Charleston’s dress code is unapologetically preppy. To look the part, Shepard sent me to M. Dumas and Sons, the clothier of latter-day Bunnies and Biffs. “They probably still have Duck Head pants from the ’80s in the backroom somewhere,” he said of the retailer, which opened in 1917 as a uniform shop for the service industry. “It’s like khaki isn’t just one color. There’s olive drab khaki, there’s darker-brown khaki, there’s lighter-brown khaki.” I discovered a few more shades to add to his color wheel: sand, buckskin and “lymestone.”

Shepard, whose creative endeavors include the Obey streetwear brand, is more apt to shop for clothes at the Record Stop than a conventional menswear store. “They have really well-curated vinyl and music collectibles, and a really great selection of music T-shirts,” he said of the three-year-old store.

When I swung by on a Friday afternoon, two guys with wild hair and Hawaiian shirts were discussing Van Halen’s oeuvre. A woman in a Cher T-shirt was hoisting her find in the air like a trophy. “This is very rare because of the accent,” the superfan said of the album that came out during the years when Cher spelled her name with an accent aigu. Along one wall, a rack held shirts for such bands and musicians as the Rolling Stones, Johnny Cash and David Bowie. More tees — the Cramps, the Misfits, Minor Threat — hung from the ceiling like concert merch high on helium.
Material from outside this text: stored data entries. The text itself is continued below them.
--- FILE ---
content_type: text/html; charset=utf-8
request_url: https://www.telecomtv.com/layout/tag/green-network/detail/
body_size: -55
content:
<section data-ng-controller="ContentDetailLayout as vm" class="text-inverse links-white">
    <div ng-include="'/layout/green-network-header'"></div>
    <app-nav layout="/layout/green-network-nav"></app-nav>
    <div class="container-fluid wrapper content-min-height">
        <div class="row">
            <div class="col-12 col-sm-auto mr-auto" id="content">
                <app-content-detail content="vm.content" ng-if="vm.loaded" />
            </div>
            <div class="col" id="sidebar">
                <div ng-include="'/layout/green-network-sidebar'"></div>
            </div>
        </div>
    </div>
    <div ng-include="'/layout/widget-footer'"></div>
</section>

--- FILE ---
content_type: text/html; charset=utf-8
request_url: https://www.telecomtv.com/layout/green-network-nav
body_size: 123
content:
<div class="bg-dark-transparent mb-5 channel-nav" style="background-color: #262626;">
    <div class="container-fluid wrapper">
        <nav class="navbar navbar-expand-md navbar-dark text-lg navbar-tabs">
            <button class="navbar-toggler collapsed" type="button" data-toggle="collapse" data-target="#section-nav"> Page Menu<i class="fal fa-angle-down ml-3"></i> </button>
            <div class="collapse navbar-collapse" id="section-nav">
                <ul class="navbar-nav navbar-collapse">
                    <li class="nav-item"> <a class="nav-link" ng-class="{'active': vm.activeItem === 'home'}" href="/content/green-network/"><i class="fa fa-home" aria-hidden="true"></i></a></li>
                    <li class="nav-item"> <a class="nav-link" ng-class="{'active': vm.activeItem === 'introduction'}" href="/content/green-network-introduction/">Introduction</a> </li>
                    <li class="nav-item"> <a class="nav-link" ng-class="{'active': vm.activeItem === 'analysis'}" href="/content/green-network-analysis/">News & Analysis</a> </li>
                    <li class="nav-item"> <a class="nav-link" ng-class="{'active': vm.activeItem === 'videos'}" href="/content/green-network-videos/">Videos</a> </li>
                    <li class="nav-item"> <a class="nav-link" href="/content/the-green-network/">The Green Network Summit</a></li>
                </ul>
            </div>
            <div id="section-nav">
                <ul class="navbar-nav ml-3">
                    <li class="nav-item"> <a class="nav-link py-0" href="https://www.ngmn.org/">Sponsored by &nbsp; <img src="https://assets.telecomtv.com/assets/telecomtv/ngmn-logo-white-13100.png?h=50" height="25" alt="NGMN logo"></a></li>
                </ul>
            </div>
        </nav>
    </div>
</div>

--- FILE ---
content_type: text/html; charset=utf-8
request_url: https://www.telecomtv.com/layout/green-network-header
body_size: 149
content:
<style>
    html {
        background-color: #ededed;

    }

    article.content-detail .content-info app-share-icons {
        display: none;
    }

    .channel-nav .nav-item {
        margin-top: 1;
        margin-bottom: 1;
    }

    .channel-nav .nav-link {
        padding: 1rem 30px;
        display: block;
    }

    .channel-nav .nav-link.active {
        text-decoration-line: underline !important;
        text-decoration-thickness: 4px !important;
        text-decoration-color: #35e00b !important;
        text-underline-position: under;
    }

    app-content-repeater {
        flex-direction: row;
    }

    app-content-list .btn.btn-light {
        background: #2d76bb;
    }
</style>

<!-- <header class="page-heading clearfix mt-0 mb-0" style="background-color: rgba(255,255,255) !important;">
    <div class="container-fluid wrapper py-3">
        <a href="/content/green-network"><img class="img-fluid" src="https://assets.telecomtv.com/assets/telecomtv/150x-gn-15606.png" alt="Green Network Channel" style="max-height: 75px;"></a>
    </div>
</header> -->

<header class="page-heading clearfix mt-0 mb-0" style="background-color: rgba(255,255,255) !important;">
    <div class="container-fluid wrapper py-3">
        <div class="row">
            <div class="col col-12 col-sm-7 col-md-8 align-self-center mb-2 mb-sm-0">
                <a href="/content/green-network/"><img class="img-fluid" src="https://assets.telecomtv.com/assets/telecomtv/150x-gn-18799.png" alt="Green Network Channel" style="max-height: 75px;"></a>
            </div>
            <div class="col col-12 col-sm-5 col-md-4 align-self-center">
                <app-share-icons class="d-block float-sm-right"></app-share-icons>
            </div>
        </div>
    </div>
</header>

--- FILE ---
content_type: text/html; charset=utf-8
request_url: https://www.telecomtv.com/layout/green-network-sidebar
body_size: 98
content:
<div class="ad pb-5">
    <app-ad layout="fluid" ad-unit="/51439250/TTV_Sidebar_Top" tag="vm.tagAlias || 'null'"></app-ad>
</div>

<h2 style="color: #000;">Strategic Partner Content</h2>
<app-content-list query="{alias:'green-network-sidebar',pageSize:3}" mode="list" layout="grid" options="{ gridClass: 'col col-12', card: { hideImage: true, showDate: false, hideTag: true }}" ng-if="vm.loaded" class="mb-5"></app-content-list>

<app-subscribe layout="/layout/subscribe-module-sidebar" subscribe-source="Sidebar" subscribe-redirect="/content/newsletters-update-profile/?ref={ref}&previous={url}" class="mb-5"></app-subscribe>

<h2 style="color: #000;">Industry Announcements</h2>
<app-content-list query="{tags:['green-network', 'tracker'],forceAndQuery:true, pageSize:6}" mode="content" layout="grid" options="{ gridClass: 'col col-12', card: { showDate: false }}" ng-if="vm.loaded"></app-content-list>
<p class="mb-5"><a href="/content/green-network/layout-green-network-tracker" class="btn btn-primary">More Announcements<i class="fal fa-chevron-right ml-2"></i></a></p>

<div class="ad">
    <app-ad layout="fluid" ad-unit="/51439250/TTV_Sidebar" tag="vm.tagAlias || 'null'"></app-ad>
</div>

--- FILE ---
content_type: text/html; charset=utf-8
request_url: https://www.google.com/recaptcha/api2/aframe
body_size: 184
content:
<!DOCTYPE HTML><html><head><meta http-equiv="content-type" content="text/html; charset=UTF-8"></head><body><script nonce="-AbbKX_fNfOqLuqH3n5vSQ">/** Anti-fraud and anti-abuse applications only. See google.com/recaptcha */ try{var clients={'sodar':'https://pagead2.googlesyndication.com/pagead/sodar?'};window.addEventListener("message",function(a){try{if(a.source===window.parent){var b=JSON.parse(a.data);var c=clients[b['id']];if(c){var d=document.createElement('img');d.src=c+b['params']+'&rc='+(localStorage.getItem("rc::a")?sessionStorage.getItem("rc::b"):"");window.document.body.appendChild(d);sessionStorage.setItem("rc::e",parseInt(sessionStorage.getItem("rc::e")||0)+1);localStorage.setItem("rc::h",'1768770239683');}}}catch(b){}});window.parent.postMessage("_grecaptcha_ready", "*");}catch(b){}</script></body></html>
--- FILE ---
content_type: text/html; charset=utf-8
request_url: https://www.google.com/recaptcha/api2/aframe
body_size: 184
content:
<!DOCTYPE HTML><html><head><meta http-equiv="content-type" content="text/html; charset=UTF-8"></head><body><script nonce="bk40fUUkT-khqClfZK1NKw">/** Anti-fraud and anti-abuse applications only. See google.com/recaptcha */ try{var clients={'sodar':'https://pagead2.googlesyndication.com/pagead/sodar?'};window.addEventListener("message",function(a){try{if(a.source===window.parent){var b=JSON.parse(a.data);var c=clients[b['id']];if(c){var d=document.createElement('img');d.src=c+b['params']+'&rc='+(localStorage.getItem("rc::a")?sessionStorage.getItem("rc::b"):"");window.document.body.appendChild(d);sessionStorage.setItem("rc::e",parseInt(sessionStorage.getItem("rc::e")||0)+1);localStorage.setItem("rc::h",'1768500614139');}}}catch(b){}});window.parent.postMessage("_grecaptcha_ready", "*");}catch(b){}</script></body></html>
On King Street, a main shopping thoroughfare, the stores thinned out as I traveled south to the bottom of the peninsula. The street deposited me by the defensive sea wall and promenade where the harbor tickles Charleston’s feet. “Walk on the Battery,” Shepard recommended. “Toward sunset is great, but it’s good all day, every day.” I followed the palmetto-lined section from White Point Garden to Waterfront Park, where a sign informed visitors that wading on the first two steps of the pineapple fountain was permitted. I demurred because it was sock — not foot-soaking — weather.

A day trip to Edisto Island, where Shepard’s family owns a beach house, required a rental car and an eye on the skies: A wintry mix was hitting parts of the East Coast. After the heavy rains subsided, I set out for the hour-long drive down the coast. Shepard’s description of Edisto played in my head like the Calm app.

“As far as a real meditative place, Edisto is my place for that. It’s you and nature. You can look in a certain direction and you won’t see a house or another human,” he said. “When I’m there, I float in the creek and it’s very restorative.”

At Edisto Beach, the sand was the texture and hue of nutmeg. I nudged stranded jellyfish back into the surf and watched pelicans scan the waves for lunch. I greeted a few people, the wind snatching my hellos and sending them out to sea. I drove over to Botany Bay Plantation, a 4,630-acre nature reserve, and followed a trail through marshland to Driftwood Beach. A dad with two children scrambled over sun-bleached trees felled by hurricanes and erosion. A photographer stood on the edge of the waves, the sea foam accumulating around her boots and the legs of her tripod. A silver light shot through the clouds. For a brief moment, the scene transformed into a black-and-white still life. Then the sky changed, and the color returned.